→ Supplied information:
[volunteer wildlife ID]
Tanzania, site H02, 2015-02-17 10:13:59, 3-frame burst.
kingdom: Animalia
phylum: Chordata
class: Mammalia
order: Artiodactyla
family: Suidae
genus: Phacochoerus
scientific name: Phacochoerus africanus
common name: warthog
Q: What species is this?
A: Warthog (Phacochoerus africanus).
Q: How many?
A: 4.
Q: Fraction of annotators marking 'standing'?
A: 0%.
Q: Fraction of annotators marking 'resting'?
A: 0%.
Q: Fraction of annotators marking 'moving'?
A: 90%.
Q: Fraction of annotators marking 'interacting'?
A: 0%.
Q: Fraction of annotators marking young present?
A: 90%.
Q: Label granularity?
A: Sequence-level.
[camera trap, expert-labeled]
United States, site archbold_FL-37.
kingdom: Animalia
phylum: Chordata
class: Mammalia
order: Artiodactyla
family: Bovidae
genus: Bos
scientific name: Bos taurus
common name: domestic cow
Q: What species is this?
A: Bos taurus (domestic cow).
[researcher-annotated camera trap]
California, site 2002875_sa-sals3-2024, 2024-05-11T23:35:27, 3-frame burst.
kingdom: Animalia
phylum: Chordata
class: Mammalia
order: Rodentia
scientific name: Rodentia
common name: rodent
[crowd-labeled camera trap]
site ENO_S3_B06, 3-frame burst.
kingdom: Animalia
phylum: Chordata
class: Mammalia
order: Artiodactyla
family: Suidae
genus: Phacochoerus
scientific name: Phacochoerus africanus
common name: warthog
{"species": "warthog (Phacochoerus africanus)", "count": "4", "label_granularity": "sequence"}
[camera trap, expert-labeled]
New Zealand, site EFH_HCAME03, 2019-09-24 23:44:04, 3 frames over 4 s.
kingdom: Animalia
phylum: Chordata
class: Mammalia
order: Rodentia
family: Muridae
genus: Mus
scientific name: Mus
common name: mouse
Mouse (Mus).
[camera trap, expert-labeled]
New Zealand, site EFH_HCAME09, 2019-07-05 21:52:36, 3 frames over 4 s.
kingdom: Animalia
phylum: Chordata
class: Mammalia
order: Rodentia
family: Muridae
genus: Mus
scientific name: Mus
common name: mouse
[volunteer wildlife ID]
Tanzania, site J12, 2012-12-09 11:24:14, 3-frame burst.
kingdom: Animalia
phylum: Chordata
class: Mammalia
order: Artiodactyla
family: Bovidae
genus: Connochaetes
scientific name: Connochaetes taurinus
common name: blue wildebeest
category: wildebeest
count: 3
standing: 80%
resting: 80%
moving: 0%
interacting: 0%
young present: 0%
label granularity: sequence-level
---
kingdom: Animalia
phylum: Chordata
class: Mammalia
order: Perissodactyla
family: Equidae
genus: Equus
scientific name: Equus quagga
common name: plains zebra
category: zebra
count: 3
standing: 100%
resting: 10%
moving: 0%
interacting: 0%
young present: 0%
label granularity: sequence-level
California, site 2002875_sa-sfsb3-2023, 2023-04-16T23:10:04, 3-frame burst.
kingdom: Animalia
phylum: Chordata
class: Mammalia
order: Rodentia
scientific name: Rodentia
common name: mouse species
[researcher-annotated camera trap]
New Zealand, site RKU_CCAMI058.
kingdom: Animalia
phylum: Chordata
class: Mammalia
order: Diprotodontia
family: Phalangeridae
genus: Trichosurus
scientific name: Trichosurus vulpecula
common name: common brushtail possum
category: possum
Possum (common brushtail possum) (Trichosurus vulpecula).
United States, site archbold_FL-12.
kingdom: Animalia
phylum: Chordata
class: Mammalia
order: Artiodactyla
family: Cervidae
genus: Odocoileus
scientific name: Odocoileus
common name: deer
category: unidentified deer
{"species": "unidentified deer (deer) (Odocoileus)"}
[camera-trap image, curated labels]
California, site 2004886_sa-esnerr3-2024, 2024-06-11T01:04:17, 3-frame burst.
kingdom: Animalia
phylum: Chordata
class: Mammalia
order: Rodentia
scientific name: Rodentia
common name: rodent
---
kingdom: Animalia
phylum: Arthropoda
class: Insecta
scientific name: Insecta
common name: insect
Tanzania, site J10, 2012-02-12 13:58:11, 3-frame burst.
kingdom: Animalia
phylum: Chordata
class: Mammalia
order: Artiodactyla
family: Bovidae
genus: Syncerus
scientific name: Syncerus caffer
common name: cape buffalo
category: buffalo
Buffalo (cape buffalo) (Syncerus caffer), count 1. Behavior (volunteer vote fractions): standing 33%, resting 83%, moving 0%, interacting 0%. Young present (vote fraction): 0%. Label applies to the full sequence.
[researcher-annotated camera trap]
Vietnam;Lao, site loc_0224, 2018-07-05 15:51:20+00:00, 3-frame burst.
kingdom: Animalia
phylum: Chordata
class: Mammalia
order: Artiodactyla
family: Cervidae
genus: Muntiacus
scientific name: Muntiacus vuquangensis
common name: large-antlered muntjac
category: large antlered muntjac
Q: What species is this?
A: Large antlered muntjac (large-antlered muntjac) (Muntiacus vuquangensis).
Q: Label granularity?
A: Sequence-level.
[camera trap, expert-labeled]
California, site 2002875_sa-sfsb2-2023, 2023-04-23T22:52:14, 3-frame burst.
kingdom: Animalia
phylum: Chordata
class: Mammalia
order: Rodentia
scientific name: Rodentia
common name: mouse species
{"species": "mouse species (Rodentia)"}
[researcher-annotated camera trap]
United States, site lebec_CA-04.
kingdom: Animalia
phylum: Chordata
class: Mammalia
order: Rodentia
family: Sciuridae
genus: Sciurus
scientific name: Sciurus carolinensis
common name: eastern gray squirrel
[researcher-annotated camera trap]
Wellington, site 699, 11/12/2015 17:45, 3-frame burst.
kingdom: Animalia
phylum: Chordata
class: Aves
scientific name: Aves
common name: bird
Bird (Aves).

→ Exercise directions: Return the whole listing, keeping every line exactly as it is.

→ Response below:
[volunteer wildlife ID]
Tanzania, site H02, 2015-02-17 10:13:59, 3-frame burst.
kingdom: Animalia
phylum: Chordata
class: Mammalia
order: Artiodactyla
family: Suidae
genus: Phacochoerus
scientific name: Phacochoerus africanus
common name: warthog
Q: What species is this?
A: Warthog (Phacochoerus africanus).
Q: How many?
A: 4.
Q: Fraction of annotators marking 'standing'?
A: 0%.
Q: Fraction of annotators marking 'resting'?
A: 0%.
Q: Fraction of annotators marking 'moving'?
A: 90%.
Q: Fraction of annotators marking 'interacting'?
A: 0%.
Q: Fraction of annotators marking young present?
A: 90%.
Q: Label granularity?
A: Sequence-level.
[camera trap, expert-labeled]
United States, site archbold_FL-37.
kingdom: Animalia
phylum: Chordata
class: Mammalia
order: Artiodactyla
family: Bovidae
genus: Bos
scientific name: Bos taurus
common name: domestic cow
Q: What species is this?
A: Bos taurus (domestic cow).
[researcher-annotated camera trap]
California, site 2002875_sa-sals3-2024, 2024-05-11T23:35:27, 3-frame burst.
kingdom: Animalia
phylum: Chordata
class: Mammalia
order: Rodentia
scientific name: Rodentia
common name: rodent
[crowd-labeled camera trap]
site ENO_S3_B06, 3-frame burst.
kingdom: Animalia
phylum: Chordata
class: Mammalia
order: Artiodactyla
family: Suidae
genus: Phacochoerus
scientific name: Phacochoerus africanus
common name: warthog
{"species": "warthog (Phacochoerus africanus)", "count": "4", "label_granularity": "sequence"}
[camera trap, expert-labeled]
New Zealand, site EFH_HCAME03, 2019-09-24 23:44:04, 3 frames over 4 s.
kingdom: Animalia
phylum: Chordata
class: Mammalia
order: Rodentia
family: Muridae
genus: Mus
scientific name: Mus
common name: mouse
Mouse (Mus).
[camera trap, expert-labeled]
New Zealand, site EFH_HCAME09, 2019-07-05 21:52:36, 3 frames over 4 s.
kingdom: Animalia
phylum: Chordata
class: Mammalia
order: Rodentia
family: Muridae
genus: Mus
scientific name: Mus
common name: mouse
[volunteer wildlife ID]
Tanzania, site J12, 2012-12-09 11:24:14, 3-frame burst.
kingdom: Animalia
phylum: Chordata
class: Mammalia
order: Artiodactyla
family: Bovidae
genus: Connochaetes
scientific name: Connochaetes taurinus
common name: blue wildebeest
category: wildebeest
count: 3
standing: 80%
resting: 80%
moving: 0%
interacting: 0%
young present: 0%
label granularity: sequence-level
---
kingdom: Animalia
phylum: Chordata
class: Mammalia
order: Perissodactyla
family: Equidae
genus: Equus
scientific name: Equus quagga
common name: plains zebra
category: zebra
count: 3
standing: 100%
resting: 10%
moving: 0%
interacting: 0%
young present: 0%
label granularity: sequence-level
California, site 2002875_sa-sfsb3-2023, 2023-04-16T23:10:04, 3-frame burst.
kingdom: Animalia
phylum: Chordata
class: Mammalia
order: Rodentia
scientific name: Rodentia
common name: mouse species
[researcher-annotated camera trap]
New Zealand, site RKU_CCAMI058.
kingdom: Animalia
phylum: Chordata
class: Mammalia
order: Diprotodontia
family: Phalangeridae
genus: Trichosurus
scientific name: Trichosurus vulpecula
common name: common brushtail possum
category: possum
Possum (common brushtail possum) (Trichosurus vulpecula).
United States, site archbold_FL-12.
kingdom: Animalia
phylum: Chordata
class: Mammalia
order: Artiodactyla
family: Cervidae
genus: Odocoileus
scientific name: Odocoileus
common name: deer
category: unidentified deer
{"species": "unidentified deer (deer) (Odocoileus)"}
[camera-trap image, curated labels]
California, site 2004886_sa-esnerr3-2024, 2024-06-11T01:04:17, 3-frame burst.
kingdom: Animalia
phylum: Chordata
class: Mammalia
order: Rodentia
scientific name: Rodentia
common name: rodent
---
kingdom: Animalia
phylum: Arthropoda
class: Insecta
scientific name: Insecta
common name: insect
Tanzania, site J10, 2012-02-12 13:58:11, 3-frame burst.
kingdom: Animalia
phylum: Chordata
class: Mammalia
order: Artiodactyla
family: Bovidae
genus: Syncerus
scientific name: Syncerus caffer
common name: cape buffalo
category: buffalo
Buffalo (cape buffalo) (Syncerus caffer), count 1. Behavior (volunteer vote fractions): standing 33%, resting 83%, moving 0%, interacting 0%. Young present (vote fraction): 0%. Label applies to the full sequence.
[researcher-annotated camera trap]
Vietnam;Lao, site loc_0224, 2018-07-05 15:51:20+00:00, 3-frame burst.
kingdom: Animalia
phylum: Chordata
class: Mammalia
order: Artiodactyla
family: Cervidae
genus: Muntiacus
scientific name: Muntiacus vuquangensis
common name: large-antlered muntjac
category: large antlered muntjac
Q: What species is this?
A: Large antlered muntjac (large-antlered muntjac) (Muntiacus vuquangensis).
Q: Label granularity?
A: Sequence-level.
[camera trap, expert-labeled]
California, site 2002875_sa-sfsb2-2023, 2023-04-23T22:52:14, 3-frame burst.
kingdom: Animalia
phylum: Chordata
class: Mammalia
order: Rodentia
scientific name: Rodentia
common name: mouse species
{"species": "mouse species (Rodentia)"}
[researcher-annotated camera trap]
United States, site lebec_CA-04.
kingdom: Animalia
phylum: Chordata
class: Mammalia
order: Rodentia
family: Sciuridae
genus: Sciurus
scientific name: Sciurus carolinensis
common name: eastern gray squirrel
[researcher-annotated camera trap]
Wellington, site 699, 11/12/2015 17:45, 3-frame burst.
kingdom: Animalia
phylum: Chordata
class: Aves
scientific name: Aves
common name: bird
Bird (Aves).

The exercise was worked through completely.